As BFPCs have a higher sensitivity through detection of biologic fluorescence that is independent of growth, supporting studies are necessary to evaluate potential interference factors and materials. The supplier should provide data on common potential interferences that would trigger a false positive result, such as 70% Isopropyl Alcohol (IPA). Additionally, the user should supplement this data at the site of intended use and expose the instrument to particles normally present in the respective environment (e.g., product, disinfectants, other materials, or nearby equipment). The combination of supplier and user generated data provide an understanding of the system and background influences. This is the basis for the development of an implementation and alarm handling concept.
3.2 Validation
In this section, validation refers to the primary validation performed by the supplier and the PQ executed by the user that incorporates the implementation concept.

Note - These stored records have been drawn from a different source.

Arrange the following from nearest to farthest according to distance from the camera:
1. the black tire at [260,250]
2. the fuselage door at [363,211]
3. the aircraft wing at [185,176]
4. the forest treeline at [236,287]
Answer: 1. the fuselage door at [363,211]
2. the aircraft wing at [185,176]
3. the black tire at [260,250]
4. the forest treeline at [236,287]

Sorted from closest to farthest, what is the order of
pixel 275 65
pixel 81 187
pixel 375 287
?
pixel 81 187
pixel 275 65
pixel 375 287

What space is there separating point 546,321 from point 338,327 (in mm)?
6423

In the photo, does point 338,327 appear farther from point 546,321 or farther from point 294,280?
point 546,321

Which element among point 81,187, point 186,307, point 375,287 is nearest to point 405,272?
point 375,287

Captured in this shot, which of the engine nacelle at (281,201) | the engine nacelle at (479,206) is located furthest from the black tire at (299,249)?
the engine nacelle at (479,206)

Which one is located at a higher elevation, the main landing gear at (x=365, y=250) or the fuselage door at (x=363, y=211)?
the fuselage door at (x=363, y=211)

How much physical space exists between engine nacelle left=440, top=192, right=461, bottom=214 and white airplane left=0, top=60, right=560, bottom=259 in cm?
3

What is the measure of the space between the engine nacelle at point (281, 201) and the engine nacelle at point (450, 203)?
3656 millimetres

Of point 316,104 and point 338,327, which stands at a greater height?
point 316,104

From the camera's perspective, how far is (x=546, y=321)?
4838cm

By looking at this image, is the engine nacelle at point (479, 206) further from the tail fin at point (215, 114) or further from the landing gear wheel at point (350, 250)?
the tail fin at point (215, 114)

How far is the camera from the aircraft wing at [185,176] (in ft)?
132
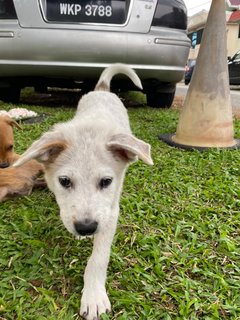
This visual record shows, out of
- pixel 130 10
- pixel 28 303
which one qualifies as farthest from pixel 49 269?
pixel 130 10

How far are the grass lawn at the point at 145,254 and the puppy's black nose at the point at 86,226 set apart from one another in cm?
32

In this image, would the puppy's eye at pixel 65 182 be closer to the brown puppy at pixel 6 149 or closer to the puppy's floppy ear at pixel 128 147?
the puppy's floppy ear at pixel 128 147

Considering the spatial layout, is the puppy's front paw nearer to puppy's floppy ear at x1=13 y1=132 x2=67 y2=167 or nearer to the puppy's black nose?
the puppy's black nose

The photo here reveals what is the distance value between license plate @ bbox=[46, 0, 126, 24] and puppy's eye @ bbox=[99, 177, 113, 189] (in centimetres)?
358

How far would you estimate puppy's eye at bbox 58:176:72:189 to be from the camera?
7.24ft

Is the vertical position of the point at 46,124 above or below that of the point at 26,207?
below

3.2.1 Primary Validation by the Supplier
It is broadly recognized in the industry that there is no standardized, safe, and precise way in a pharmaceutical Quality Control (QC) laboratory or manufacturing environment to create a homogeneously distributed aerosol with viable organisms. These types of trials require special chambers or settings and a high level of expertise, which is often only found at the instrument vendor’s site. Therefore, the main validation elements should rely on the data and documentation provided by the vendor of such devices and described in the company’s equipment validation guidance.

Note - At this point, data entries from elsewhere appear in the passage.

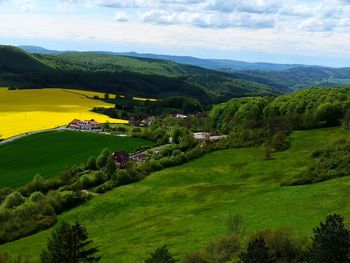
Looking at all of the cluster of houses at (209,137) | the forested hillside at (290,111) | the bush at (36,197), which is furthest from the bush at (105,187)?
the forested hillside at (290,111)

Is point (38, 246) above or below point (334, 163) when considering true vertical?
below

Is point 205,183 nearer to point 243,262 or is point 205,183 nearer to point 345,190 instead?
point 345,190

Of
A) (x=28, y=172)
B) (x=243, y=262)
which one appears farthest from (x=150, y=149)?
(x=243, y=262)

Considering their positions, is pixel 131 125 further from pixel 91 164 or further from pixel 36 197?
pixel 36 197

Validation should be performed in accordance with USP <1223> 3 and Ph. Eur. 5.1.6 4 and meet the expectations of regulatory authorities. However, both regulatory authorities and users need to recognize that BFPCs operate by a different mode of detection that is expressed by AFUs instead of CFUs, which are not equivalent. This constitutes a paradigm change. There are still some limitations and hurdles to be solved as there is still less guidance for these types of new technologies. Therefore, several industry working groups, together with suppliers and regulators, are working to tackle these hurdles and limitations and to raise acceptance; see “Challenges Encountered in the Implementation of Bio-Fluorescent Particle Counting Systems as a Routine Microbial Monitoring Tool” 5 .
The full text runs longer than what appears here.